Whoever gets hired as the new GM or POBO will have a completely new vision, meaning instability in the roster due to so many different visions being applied, exacerbated by the fact that Alderson is controlling the Mets during the start of the 2021 free agency period and making moves that the new leader may disagree with.
The Mets extended qualifying offers to Michael Conforto and Noah Syndergaard, moves that were obvious and likely not conflicting to anyone, but they shouldn’t have been made by Alderson. They should have been made by whoever they pick to control the team for the next number of years. We’re into the second free-agency of Steve Cohen’s ownership and the guy making the baseball decisions essentially said at his introductory press conference that he doesn’t want to be making the baseball decisions.
Of course, this issue isn’t entirely the fault of Cohen or Alderson. It’s not their fault candidates like Mike Chernoff, Billy Beane and Theo Epstein decided to stay in their current job or location to not displace their family. It’s not their fault the Brewers refused to let them interview David Stearns and Matt Arnold. The damage dealt by the Wilpon family to the Mets’ reputation isn’t their fault either. But to strike out on every single candidate other than the dick-pic sending creep and the drunk driver gives the impression that something in the process is being done wrong.

■ Material provided ■
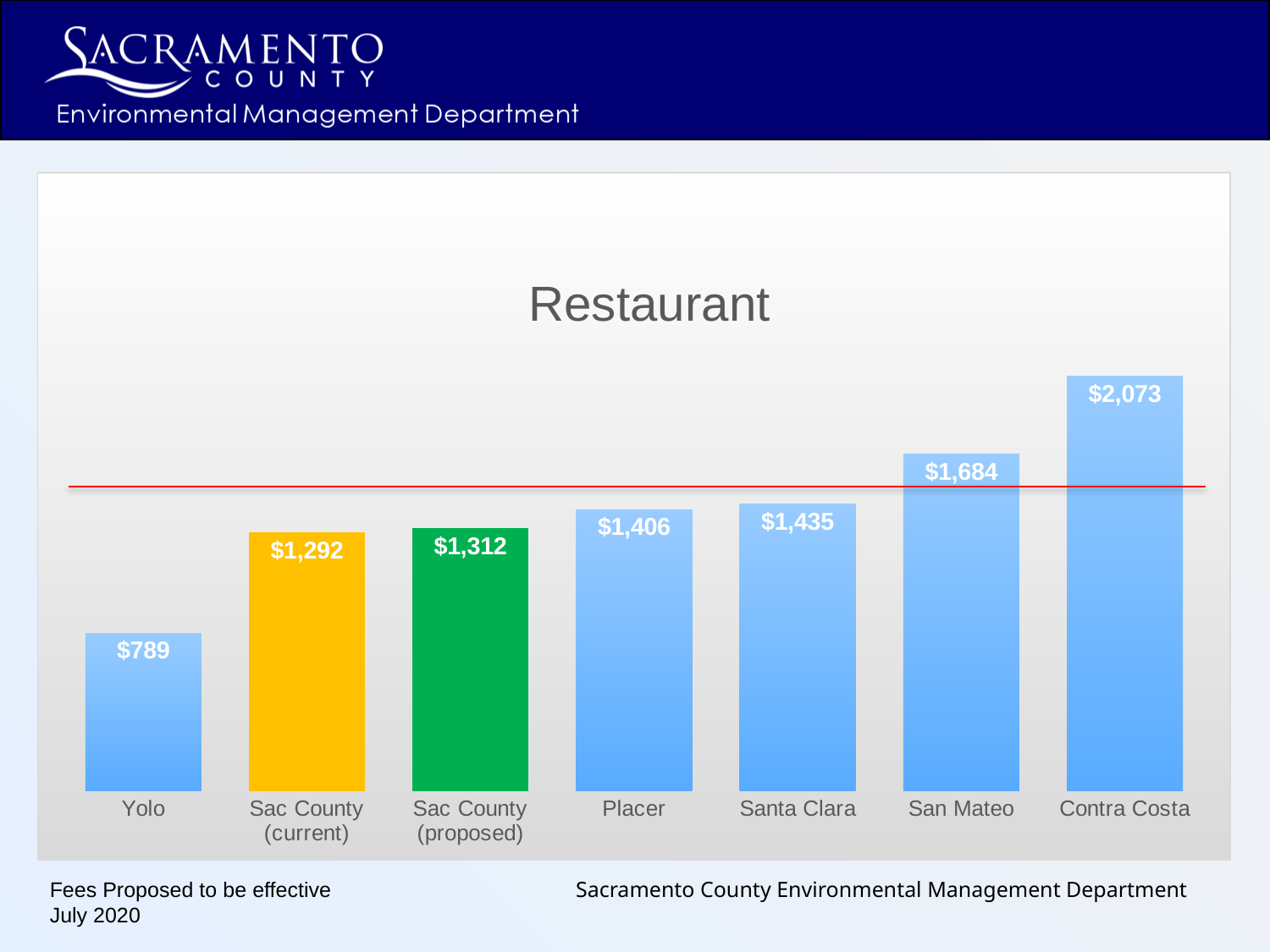
What kind of chart is this? Bar chart Which category has the lowest value? Yolo What colour is the Sac County (proposed) bar? Green What is the title of the chart? Restaurant How many categories are shown in the chart? 7 Which category has the highest value? Contra Costa What is the difference between Sac County (proposed) and Sac County (current)? $20 What is the value for Sac County (proposed)? $1,312 What is the value for Yolo? $789 Which is larger, Placer or Santa Clara? Santa Clara What is the difference between Contra Costa and Yolo? $1,284 What is the value for San Mateo? $1,684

■ Exercise aim ■
Pick up the piece on the Mets' search for a new head of baseball operations and carry it on from its last sentence. None of the material above is needed here.

■ Result ■
Maybe the solution is to aim lower. Maybe the Mets and their fanbase shouldn’t be aiming for the stars in the form of obvious up and comers from the Rays and Brewers organizations, and should instead aim for candidates that would be excited to come and won’t be blocked by their current team. Despite the clear omission of character evaluation in the hiring process from last year, the Mets had the right idea in hiring Porter and Scott with the understanding that they aren’t the best of the best but the expectation that they will evolve into that same tier.